**Directions for this task:** Can you put everything in the listing below, from the line containing "Measured from the camera, how" down to the end of the listing, into a JSON list of strings, one string per line and with blank lines left out?

**Listing:**
----------------------------------------
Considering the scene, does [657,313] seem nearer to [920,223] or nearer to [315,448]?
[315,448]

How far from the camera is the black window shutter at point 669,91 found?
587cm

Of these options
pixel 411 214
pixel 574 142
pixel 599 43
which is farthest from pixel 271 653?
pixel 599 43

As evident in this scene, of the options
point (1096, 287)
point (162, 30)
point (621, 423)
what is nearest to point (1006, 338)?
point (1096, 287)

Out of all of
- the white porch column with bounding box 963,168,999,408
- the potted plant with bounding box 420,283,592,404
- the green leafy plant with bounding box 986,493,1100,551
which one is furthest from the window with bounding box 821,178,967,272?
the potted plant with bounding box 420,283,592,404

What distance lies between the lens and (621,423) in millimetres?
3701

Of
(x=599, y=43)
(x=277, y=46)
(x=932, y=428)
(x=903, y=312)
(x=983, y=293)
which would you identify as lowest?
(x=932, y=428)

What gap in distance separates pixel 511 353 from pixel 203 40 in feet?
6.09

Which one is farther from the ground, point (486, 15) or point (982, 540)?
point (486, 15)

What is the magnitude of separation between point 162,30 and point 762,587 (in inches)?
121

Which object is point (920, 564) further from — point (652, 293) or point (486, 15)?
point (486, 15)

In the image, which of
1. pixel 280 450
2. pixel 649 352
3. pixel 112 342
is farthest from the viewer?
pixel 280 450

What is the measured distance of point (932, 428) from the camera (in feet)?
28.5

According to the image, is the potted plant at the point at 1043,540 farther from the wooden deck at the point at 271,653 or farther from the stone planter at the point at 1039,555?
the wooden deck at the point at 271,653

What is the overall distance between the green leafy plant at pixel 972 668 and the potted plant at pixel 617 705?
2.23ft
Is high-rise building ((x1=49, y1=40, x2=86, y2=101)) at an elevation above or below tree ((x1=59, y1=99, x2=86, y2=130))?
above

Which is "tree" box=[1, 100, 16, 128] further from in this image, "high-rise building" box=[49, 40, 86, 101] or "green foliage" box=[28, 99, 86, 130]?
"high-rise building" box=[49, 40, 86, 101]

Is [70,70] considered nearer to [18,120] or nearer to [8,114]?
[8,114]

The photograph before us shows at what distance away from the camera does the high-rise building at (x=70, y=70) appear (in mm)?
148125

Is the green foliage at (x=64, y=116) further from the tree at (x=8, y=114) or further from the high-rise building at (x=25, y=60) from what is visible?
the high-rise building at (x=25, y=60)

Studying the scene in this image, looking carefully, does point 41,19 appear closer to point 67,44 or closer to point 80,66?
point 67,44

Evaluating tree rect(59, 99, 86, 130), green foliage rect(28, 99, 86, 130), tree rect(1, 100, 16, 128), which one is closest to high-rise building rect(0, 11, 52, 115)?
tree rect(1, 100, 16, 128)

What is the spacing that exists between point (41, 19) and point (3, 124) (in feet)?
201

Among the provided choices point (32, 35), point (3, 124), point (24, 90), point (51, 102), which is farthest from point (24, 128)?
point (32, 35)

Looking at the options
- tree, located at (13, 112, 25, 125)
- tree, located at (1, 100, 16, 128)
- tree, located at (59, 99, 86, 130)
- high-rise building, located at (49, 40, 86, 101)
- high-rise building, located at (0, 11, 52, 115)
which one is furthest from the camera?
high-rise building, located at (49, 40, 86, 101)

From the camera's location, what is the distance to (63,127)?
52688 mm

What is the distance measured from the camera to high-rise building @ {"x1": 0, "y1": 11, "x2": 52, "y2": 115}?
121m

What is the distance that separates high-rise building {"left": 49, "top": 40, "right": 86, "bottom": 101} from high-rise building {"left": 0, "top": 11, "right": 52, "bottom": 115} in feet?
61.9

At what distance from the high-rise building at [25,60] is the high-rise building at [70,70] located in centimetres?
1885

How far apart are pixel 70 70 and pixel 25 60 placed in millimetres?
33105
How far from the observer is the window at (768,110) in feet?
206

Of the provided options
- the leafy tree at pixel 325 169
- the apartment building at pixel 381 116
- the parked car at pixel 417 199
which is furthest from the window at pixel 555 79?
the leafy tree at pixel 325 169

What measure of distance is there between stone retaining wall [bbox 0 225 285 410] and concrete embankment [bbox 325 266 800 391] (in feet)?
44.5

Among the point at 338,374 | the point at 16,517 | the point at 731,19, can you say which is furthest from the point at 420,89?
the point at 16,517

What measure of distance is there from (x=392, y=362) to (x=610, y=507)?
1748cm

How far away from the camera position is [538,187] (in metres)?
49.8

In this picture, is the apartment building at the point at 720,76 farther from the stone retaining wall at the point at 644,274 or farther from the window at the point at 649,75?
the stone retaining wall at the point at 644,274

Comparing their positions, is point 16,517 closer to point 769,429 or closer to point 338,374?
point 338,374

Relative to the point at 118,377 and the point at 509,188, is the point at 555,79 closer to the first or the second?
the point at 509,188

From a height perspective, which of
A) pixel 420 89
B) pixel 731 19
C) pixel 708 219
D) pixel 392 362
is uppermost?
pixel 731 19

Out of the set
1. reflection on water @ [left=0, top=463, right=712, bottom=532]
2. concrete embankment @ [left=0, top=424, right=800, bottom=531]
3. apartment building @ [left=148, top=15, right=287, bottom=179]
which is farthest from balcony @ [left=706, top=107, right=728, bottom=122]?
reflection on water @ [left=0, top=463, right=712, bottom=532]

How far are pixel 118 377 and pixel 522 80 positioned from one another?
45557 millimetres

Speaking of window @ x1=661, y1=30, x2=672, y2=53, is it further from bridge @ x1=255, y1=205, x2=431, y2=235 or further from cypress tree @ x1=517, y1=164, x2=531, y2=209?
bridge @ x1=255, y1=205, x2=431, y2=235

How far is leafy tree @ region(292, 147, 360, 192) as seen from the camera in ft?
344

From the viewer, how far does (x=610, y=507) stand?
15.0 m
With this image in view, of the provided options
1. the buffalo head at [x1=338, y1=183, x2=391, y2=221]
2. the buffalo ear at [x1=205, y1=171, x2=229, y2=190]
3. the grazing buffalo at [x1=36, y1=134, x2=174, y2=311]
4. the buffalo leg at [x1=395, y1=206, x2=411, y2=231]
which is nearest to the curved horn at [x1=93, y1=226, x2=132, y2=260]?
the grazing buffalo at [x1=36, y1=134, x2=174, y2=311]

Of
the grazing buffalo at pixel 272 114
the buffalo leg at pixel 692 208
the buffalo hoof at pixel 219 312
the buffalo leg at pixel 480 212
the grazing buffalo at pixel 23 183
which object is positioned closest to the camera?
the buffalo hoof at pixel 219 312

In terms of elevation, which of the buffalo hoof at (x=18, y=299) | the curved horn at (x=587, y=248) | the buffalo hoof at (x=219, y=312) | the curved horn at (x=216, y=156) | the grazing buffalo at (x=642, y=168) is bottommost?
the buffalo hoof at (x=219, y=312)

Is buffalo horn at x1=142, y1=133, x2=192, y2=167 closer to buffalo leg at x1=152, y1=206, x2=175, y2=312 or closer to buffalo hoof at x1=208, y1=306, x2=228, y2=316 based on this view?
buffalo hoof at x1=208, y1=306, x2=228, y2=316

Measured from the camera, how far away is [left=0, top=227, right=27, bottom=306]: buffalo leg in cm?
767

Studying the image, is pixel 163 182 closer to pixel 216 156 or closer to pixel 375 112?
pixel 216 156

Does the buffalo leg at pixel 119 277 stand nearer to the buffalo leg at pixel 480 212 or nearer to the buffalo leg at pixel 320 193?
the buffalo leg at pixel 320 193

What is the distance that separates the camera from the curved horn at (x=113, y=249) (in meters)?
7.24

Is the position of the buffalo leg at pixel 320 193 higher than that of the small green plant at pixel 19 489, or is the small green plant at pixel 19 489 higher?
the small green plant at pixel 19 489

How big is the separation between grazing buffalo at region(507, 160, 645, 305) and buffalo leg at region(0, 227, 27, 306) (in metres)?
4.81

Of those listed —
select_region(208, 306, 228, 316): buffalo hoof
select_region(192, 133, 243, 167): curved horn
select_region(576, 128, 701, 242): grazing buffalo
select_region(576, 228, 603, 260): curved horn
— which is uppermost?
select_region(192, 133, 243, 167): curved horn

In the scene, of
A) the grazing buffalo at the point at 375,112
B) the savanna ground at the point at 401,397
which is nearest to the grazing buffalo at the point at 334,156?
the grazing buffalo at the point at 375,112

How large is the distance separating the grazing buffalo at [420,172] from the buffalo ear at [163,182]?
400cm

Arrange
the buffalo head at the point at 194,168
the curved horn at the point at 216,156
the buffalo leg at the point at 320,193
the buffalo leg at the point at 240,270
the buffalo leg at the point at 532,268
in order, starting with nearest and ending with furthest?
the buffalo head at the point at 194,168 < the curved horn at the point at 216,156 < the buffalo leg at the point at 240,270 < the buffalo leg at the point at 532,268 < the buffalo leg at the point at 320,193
----------------------------------------
**Complete output:**
[
  "Measured from the camera, how far away is [left=0, top=227, right=27, bottom=306]: buffalo leg in cm?",
  "767",
  "Studying the image, is pixel 163 182 closer to pixel 216 156 or closer to pixel 375 112?",
  "pixel 216 156",
  "Does the buffalo leg at pixel 119 277 stand nearer to the buffalo leg at pixel 480 212 or nearer to the buffalo leg at pixel 320 193?",
  "the buffalo leg at pixel 320 193",
  "What is the distance that separates the camera from the curved horn at (x=113, y=249) (in meters)?",
  "7.24",
  "Is the position of the buffalo leg at pixel 320 193 higher than that of the small green plant at pixel 19 489, or is the small green plant at pixel 19 489 higher?",
  "the small green plant at pixel 19 489",
  "How big is the separation between grazing buffalo at region(507, 160, 645, 305) and buffalo leg at region(0, 227, 27, 306) (in metres)?",
  "4.81",
  "Of those listed —",
  "select_region(208, 306, 228, 316): buffalo hoof",
  "select_region(192, 133, 243, 167): curved horn",
  "select_region(576, 128, 701, 242): grazing buffalo",
  "select_region(576, 228, 603, 260): curved horn",
  "— which is uppermost?",
  "select_region(192, 133, 243, 167): curved horn",
  "In the scene, of",
  "A) the grazing buffalo at the point at 375,112",
  "B) the savanna ground at the point at 401,397",
  "which is nearest to the grazing buffalo at the point at 334,156?",
  "the grazing buffalo at the point at 375,112",
  "How large is the distance separating the grazing buffalo at [420,172] from the buffalo ear at [163,182]?",
  "400cm",
  "Arrange",
  "the buffalo head at the point at 194,168",
  "the curved horn at the point at 216,156",
  "the buffalo leg at the point at 320,193",
  "the buffalo leg at the point at 240,270",
  "the buffalo leg at the point at 532,268",
  "in order, starting with nearest and ending with furthest?",
  "the buffalo head at the point at 194,168 < the curved horn at the point at 216,156 < the buffalo leg at the point at 240,270 < the buffalo leg at the point at 532,268 < the buffalo leg at the point at 320,193"
]